Honest to god, I could not make this up.

So between Gerry and the lady (I'm refraining from using her name in this article as I'm terrified she'll find it via google) they are like two parents, a mother who is super strict and won't let anyone have any fun, and the cool dad who conspires against her with the kids and still let's them do all the cool stuff in secret.

Also, she's mortal enemies with the captain of the theatre boat, a woman called 'Nonce', who is an equally as eccentric woman with big black leather boots and a silver crop of hair, and I cannot explain the joy it gives me to imagine them as duelling pirate queens of downtown Brooklyn, with our respective deckhands waging war on the high seas. 



And so... yeah. I think that's just about it. It's been one hell of a week, and this is what my life is now. Mad huh?

As I said earlier, this is obviously undeniably amazing and I am having the time of my life... but it's important to know that this isn't all just fancy instagrams and humble-braggy tweets. I suppose I was ignorant enough to believe it would be fine, but suddenly dropping a life like that and picking up another on the complete opposite end of the spectrum has been very hard to adjust to. 



I've found that each day is so dazzling and amazing, then when it comes the afternoon and I go wondering off into Brooklyn or get the F train to Manhattan on my own, I see the towering skyline that we've all grown up to idolise and I suddenly feel incredibly small and incredibly lost. 

Who even am I? And how in god's name have I ended up here?!

I guess I feel such a pressure that I have to make friends. I have to make the most of every second. I have to find cool people to hang out with and cool bars to go to and cool coffee shops that will become my local. Just the sheer enormity of every moment colliding at once in this city, with just SO much to do ALL the time, all I can do is panic and think about all the things I'm missing out on, all the FOMO's and FOROOT's adding up to one big pile of lost-ness and loneliness.

Because truly, the only inch of familiarity I have here is the people I can bring with me in my pocket. That thankful cyber-connection with those I know and love that remind me who I am when I feel so lost, and what part I have to play in this rapidly-evolving story.
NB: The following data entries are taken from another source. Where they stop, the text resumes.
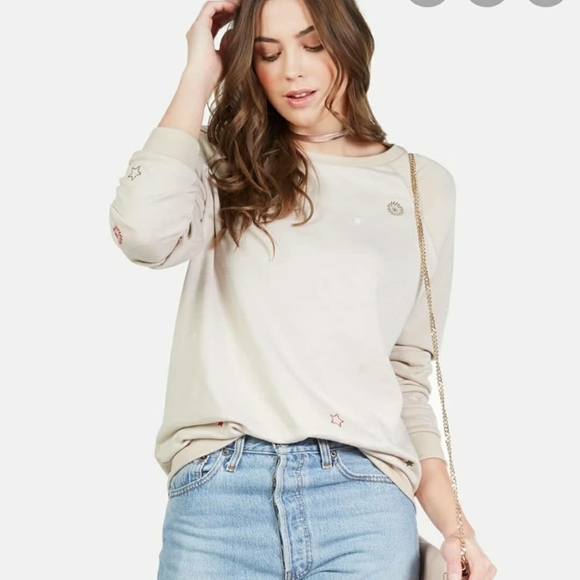 Lauren Moshi Bandana Elements sweatshirt/pullover - Picture 1 of 9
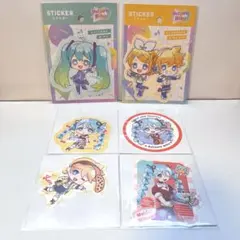 初音ミク 鏡音リン・レン トレーディングステッカーセット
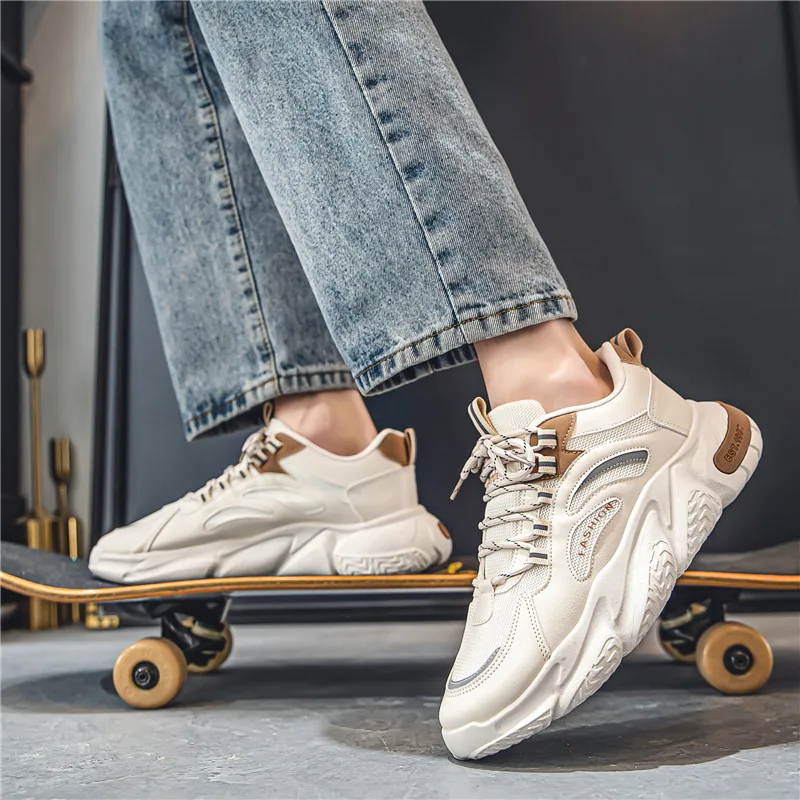 Men Running Shoes Lightweight Sport Shoes Mesh Breathable Casual Sneakers Non-Slip Outdoor for Men New Arrival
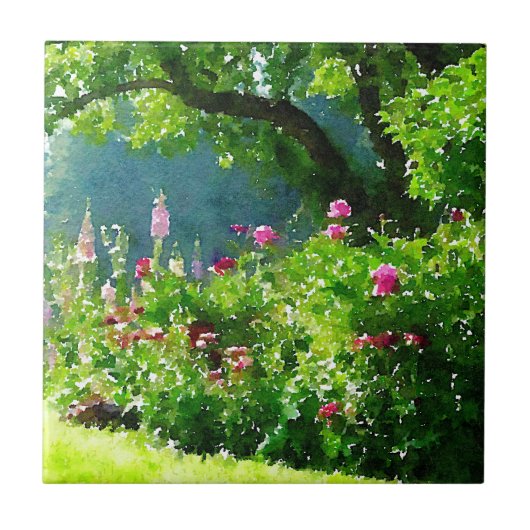 De tuin tegeltje (Voorkant)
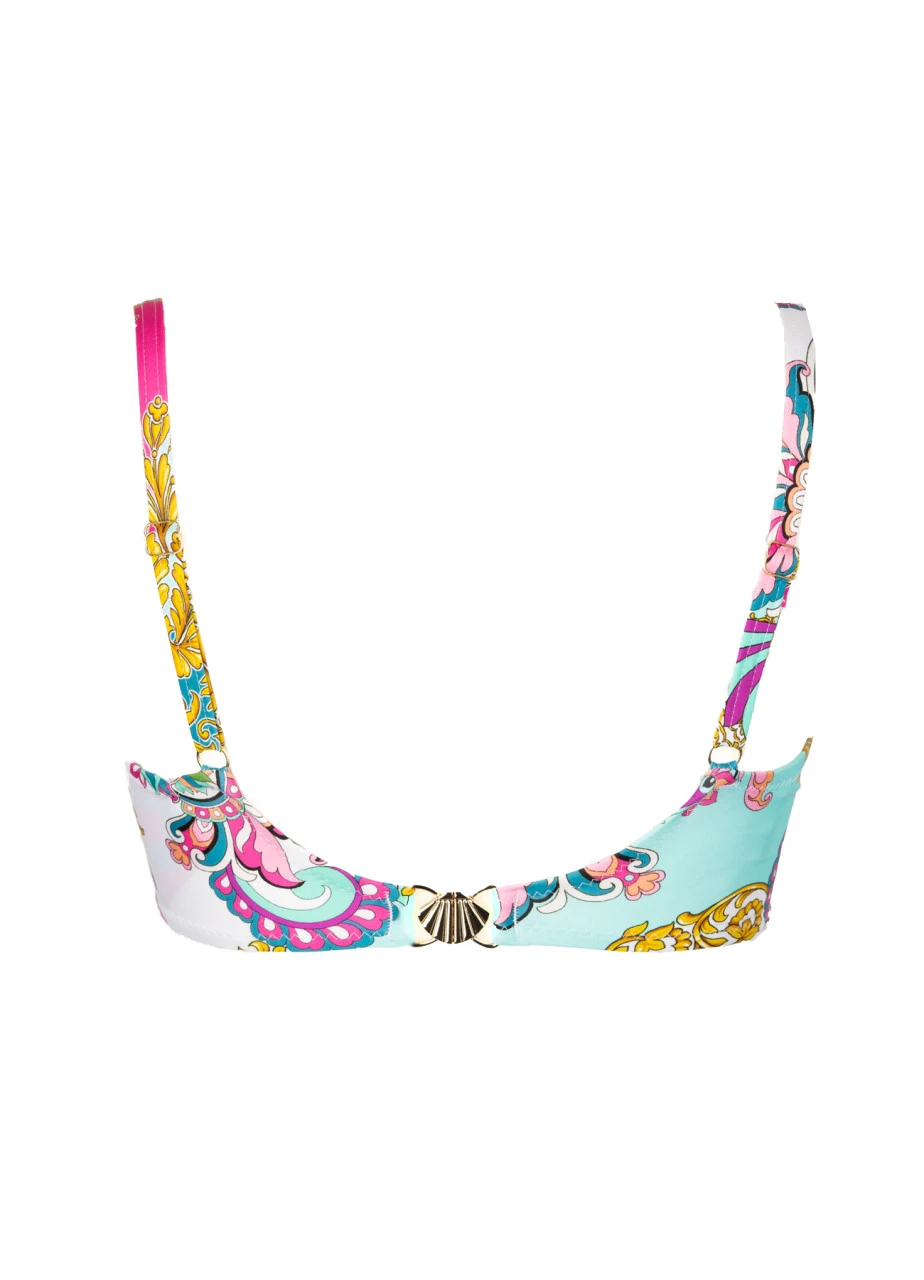 Bikini-Top Mit Softschalen "Paisley Summer" | Pink-blau 6 Bikini-Top Mit Softschalen "Paisley Summer" | Pink-blau – Bild 4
Yet with the time difference, by the time I finish work everyone is long since asleep, and there I am, alone in New York City once more. 

And then I kick myself, because I've only been here ONE GODDAMN WEEK. 



I suppose I'm just still stuck in the mindset of a tourist who has to cram everything in and doesn't have time to get lost, when the truth is, losing myself is precisely what I have all the time in the world for. 

And so now, coming to the end of this piece, the warm breeze flutters through the wisps of hair around my face, I gaze out at the little ducks floating past on the river and over at the misty silhouette of Manhattan, and I think I've just realised,

That in the city that never sleeps, perhaps all I really need to do is stand still for a moment, and just breathe. 

Welcome aboard this next chapter of my life.